● About this task
Collect every line of the entries below that contains the string "trust", matching upper and lower case exactly.
▬▬▬▬▬▬▬▬▬▬
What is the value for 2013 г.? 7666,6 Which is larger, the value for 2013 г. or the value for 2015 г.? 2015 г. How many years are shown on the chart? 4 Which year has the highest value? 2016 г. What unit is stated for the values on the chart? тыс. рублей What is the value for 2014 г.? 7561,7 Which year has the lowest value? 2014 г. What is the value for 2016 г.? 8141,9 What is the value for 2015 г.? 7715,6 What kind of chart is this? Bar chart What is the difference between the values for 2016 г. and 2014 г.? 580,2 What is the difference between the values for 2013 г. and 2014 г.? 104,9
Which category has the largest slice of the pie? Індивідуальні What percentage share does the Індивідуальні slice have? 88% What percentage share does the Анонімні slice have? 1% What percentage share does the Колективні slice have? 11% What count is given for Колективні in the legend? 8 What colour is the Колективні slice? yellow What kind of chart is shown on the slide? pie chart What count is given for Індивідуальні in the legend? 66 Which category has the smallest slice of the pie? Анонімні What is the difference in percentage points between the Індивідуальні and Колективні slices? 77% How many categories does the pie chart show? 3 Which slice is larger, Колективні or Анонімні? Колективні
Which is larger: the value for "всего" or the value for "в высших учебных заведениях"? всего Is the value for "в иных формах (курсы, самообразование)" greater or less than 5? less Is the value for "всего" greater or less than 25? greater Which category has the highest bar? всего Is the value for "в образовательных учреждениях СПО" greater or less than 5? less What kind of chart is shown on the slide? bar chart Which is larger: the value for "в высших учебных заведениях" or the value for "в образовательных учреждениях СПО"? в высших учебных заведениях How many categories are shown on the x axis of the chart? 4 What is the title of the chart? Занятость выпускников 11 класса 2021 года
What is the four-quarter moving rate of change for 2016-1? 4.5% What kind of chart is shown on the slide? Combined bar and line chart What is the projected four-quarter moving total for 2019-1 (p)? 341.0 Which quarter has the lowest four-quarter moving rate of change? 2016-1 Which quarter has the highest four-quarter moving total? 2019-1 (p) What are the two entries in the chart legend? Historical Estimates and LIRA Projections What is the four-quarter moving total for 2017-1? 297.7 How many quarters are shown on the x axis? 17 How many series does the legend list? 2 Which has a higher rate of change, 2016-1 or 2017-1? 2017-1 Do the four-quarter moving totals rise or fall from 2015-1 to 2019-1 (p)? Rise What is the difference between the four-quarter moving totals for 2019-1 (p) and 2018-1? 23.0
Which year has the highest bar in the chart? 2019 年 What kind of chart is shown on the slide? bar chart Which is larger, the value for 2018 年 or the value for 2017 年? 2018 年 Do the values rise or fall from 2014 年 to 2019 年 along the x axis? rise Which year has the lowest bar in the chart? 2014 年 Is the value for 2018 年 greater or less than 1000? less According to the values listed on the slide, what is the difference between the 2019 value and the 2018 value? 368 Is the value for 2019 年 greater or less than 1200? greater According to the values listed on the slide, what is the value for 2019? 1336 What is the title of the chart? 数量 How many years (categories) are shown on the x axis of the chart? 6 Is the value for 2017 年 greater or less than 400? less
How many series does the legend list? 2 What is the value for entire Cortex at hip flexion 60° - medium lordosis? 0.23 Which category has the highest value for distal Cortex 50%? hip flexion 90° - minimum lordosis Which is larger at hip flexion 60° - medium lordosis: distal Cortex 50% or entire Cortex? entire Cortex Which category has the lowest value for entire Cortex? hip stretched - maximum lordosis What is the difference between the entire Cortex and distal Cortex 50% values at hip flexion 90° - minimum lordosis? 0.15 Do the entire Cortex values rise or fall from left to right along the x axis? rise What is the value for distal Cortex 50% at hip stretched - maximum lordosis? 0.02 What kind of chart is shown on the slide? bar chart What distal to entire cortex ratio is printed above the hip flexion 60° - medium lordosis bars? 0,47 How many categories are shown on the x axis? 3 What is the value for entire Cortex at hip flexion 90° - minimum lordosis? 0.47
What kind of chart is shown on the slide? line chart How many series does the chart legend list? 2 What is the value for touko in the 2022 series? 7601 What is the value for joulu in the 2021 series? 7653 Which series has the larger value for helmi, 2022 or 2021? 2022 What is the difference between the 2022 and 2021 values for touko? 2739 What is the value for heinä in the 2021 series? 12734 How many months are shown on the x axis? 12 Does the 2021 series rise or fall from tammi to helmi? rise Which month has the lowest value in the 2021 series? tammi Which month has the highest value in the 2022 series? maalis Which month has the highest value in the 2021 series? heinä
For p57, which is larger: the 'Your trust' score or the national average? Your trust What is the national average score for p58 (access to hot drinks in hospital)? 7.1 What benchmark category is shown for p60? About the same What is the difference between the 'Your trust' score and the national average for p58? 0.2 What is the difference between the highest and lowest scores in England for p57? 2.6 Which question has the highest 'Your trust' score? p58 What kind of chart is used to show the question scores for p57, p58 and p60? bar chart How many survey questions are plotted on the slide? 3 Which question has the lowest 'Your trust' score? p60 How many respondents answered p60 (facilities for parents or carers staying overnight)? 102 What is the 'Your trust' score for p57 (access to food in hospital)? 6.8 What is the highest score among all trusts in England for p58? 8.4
▬▬▬▬▬▬▬▬▬▬
● Solution
For p57, which is larger: the 'Your trust' score or the national average? Your trust What is the national average score for p58 (access to hot drinks in hospital)? 7.1 What benchmark category is shown for p60? About the same What is the difference between the 'Your trust' score and the national average for p58? 0.2 What is the difference between the highest and lowest scores in England for p57? 2.6 Which question has the highest 'Your trust' score? p58 What kind of chart is used to show the question scores for p57, p58 and p60? bar chart How many survey questions are plotted on the slide? 3 Which question has the lowest 'Your trust' score? p60 How many respondents answered p60 (facilities for parents or carers staying overnight)? 102 What is the 'Your trust' score for p57 (access to food in hospital)? 6.8 What is the highest score among all trusts in England for p58? 8.4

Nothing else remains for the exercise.